The Great Backyard Bird Count has come and gone. Weather-wise, we had a pretty great weekend with some rain but generally temperatures above freezing throughout most of NJ. This meant that there was more open water for waterbirds and easier viewing conditions for observers. On the other hand, a little snow never hurts for attracting birds to the feeders which helped my personal count last year. Here are the highlights:
- As of today, New Jersey has submitted 2516 checklists with potentially more to come as the March 1 deadline approaches. This puts us 10th overall. Being the most densely populated state in the US, I think we can do better with more promotion. Then again, we didn't even crack the top 10 last year.
- We reported 162 species so far, more than any of the last 10 years.
- Looking at the distribution map for the state, it's clear that the # of checklists submitted is proportional to the # of people in that area of the state. The densely populated areas like the northeast, central NJ, and northern shore contributed many checklists while the pine barrens area and the coast of Delaware Bay contributed very little. While these areas are obviously less populated, they also include much more birding habitat and offer an opportunity for some promotion next year.

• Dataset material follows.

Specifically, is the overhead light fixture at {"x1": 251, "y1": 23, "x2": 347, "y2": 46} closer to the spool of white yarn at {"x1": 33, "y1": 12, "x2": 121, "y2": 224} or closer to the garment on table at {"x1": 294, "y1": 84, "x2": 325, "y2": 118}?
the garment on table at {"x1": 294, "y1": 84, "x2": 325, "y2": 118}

- Like many states, the most numerous birds reported were Snow and Canada Goose. In fact, we reported over 300,000 Snow Geese helping us be #1 in the total individual birds reported. The species reported most often were common yard birds like Mourning Dove and Northern Cardinal.
- Interestingly, out of 2500 checklists, only 966 reported House Sparrow and 766 reported European Starling. Does that mean that people are ignoring them? not able to identify them? just not seeing them?
- Once again we had tons of Red-headed Woodpeckers reported which mostly turned out to be Red-bellied Woodpeckers. We also had tons of Purple Finches reported. In this invasion year, it's been tough to filter through those records.
- We had some nice rarities and semi-hardy birds including 2 Baltimore Orioles, Barnacle Goose, Townsend's Solitaire, both Crossbills, Evening Grosbeak, 2 Osprey, Eurasian Wigeon, Northern Shrike, Palm Warbler, Common Yellowthroat, Clay-colored Sparrow, and Yellow-headed Blackbird. Nice!
- I've looked at many of the checklists that are submitted and I was disappointed to not see the names of many of the birders I know in NJ. We had tons of reports over the weekend on our listserv, but few of those people reported birds for the GBBC. Does the term "backyard" make them think it's only for yard birds? Do they just not want to participate in another count?
- My town, Piscataway, submitted 20 checklists vs. 13 last year. But my original hometown submitted 0 this year and 7 last year! I really want to do more promotion next year. I think the GBBC is such an awesome way to get people looking at birds.
Did you participate? What observations do you have?